Person identity recognition by the analysis of 3D face scans is attracting an increasing interest, with several challenging issues successfully investigated, such as 3D face recognition in the presence of non-neutral facial expressions, occlusions, and missing data.
Existing solutions have been evaluated on consolidated benchmark datasets, which provide a reasonable coverage of the different traits of the human face, including variations in terms of gender, age, ethnicity, and expressions, occlusions due to hair or external accessories, missing parts caused by pose changes. The resolution of 3D face scans can vary across different datasets, but given a dataset it is typically the same for all the scans. Therefore, the difficulties posed by considering 3D face scans with different resolution, and the impact of this variability on the recognition accuracy have not been explicitly addressed in the past. Nevertheless, there is an increasing interest for methods capable of performing recognition across scans acquired with different resolutions. This is motivated by the availability of a new generation of low-cost, low-resolution 3D dynamic scanning devices, such as Microsoft Kinect or Asus Xtion PRO LIVE. These devices are capable of a combined color-depth (RGB-D) acquisition at about 30fps, with an optimal working distance from the sensor ranging from 40cm up to 1.5m. The spatial resolution of such devices is lower than that of high-resolution 3D scanners, but these latter are also costly, bulky and highly demanding for computational resources. Based on the opposite characteristics evidenced by 3D dynamic low-resolution and 3D high-resolution scanners, new applicative scenarios can be devised, where high-resolution scans are likely to be part of gallery acquisitions, whereas probes are acquired with 3D dynamic cameras, resulting in lower resolution models. In this context, reconstructing a higher-resolution model out of a sequence of low-resolution depth frames is a plausible way to bridge the gap between low- and high-resolution acquisitions. This could open the way to more versatile 3D face recognition methods deployable in contexts where the acquisition of high resolution 3D scans is not convenient or even impossible.
Based on these premises, in this research we defined an approach to reconstruct a higher-resolution face model from a sequence of low-resolution depth frames.
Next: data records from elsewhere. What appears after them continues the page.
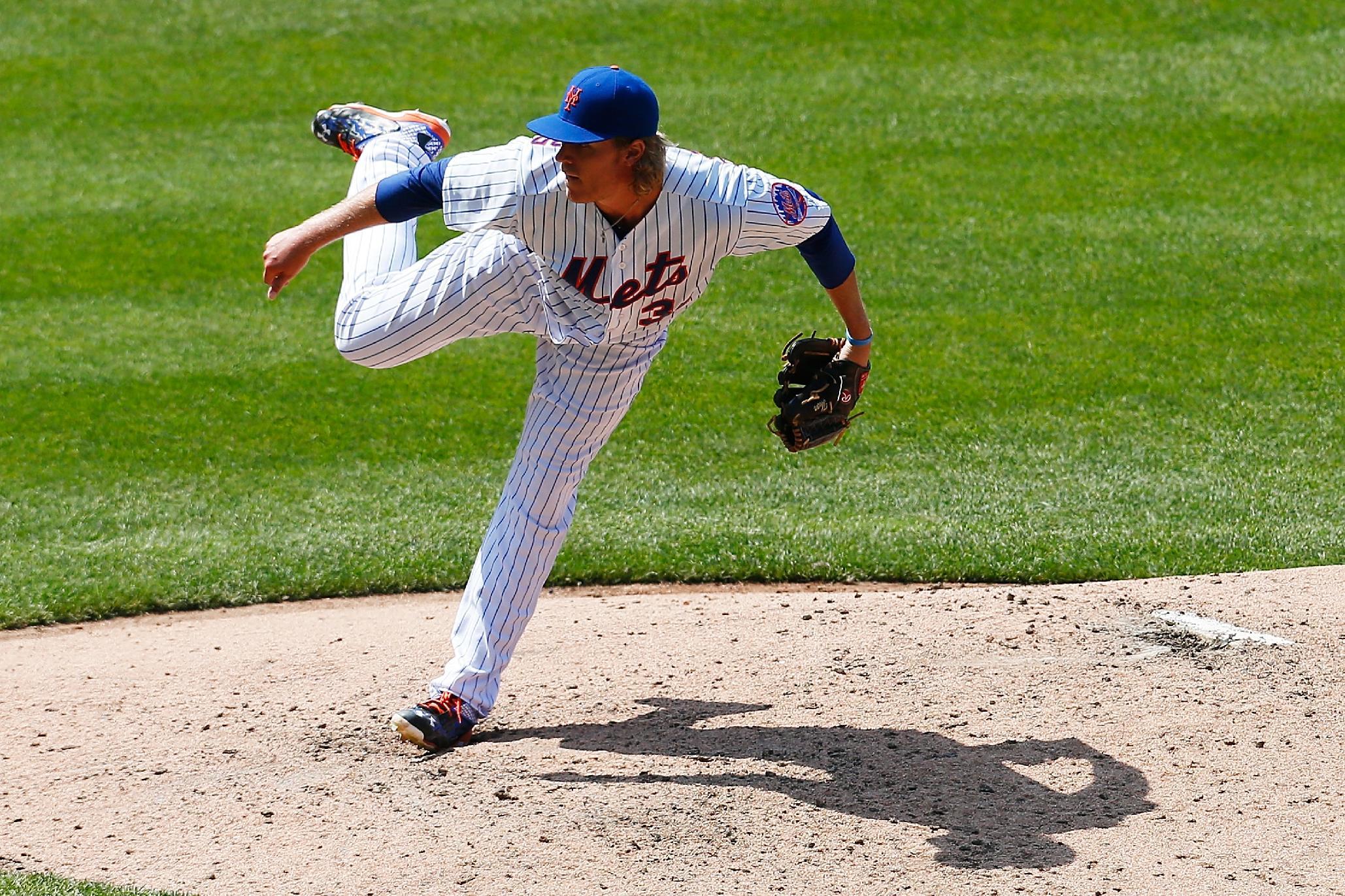 Another day, another Mets ace. (Photo by Mike Stobe/Getty Images)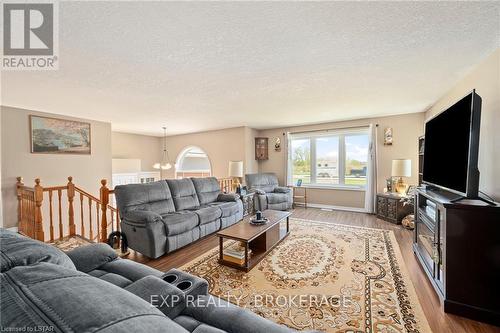 20437 Melbourne Road, Southwest Middlesex (Middlemiss), ON - Indoor Photo Showing Living Room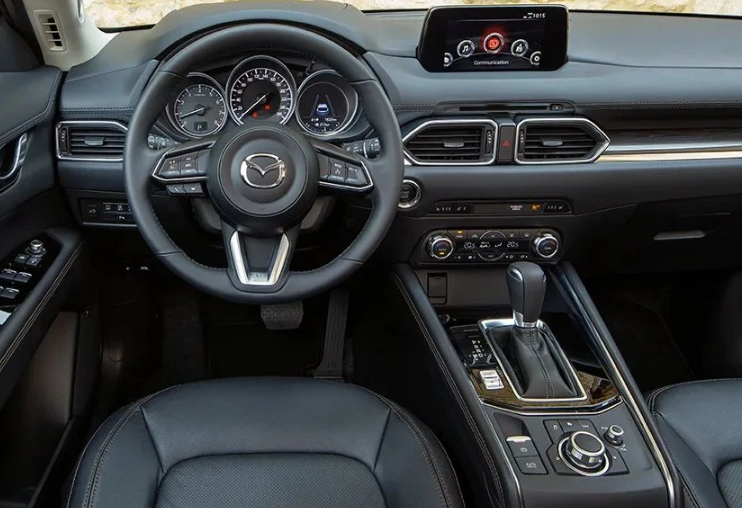 Аренда mazda cx-5 комфорт класса 2020 года в городе Москва Нахимовский проспект от 6000 руб./сутки, полный привод, двигатель: бензин, объем 2 литра, ОСАГО (Мультидрайв), без водителя, недорого, вид 4 - RentRide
Differently from previous solutions, that require user cooperation we enable the extraction of the 3D facial model of a person that just passes in front of the camera. In the proposed approach, first the face is automatically detected and cropped in each depth frame of a sequence, and the extracted 3D face data are aligned with each other, so as to build a cumulated face model. To perform non-rigid registration of point sets and account for deformation of the face during the acquisition process, the Coherent Point Drift (CPD) method is used. Then, an initial denoising operation is performed, which is based on the anisotropic nature of the error distribution with respect to the viewing direction of the acquired frames. Finally, a manifold estimation approach based on the lowess non-parametric regression method is used to approximate the face surface from the cumulated face model and remove outliers from the data. The approach has been evaluated in terms of accuracy of face reconstruction and face recognition on an the Extebded Florence Superface dataset, which includes depth sequences capturing the enrolled persons in cooperative as well as non-cooperative contexts, and high-resolution face scans acquired with a 3dMD scanner.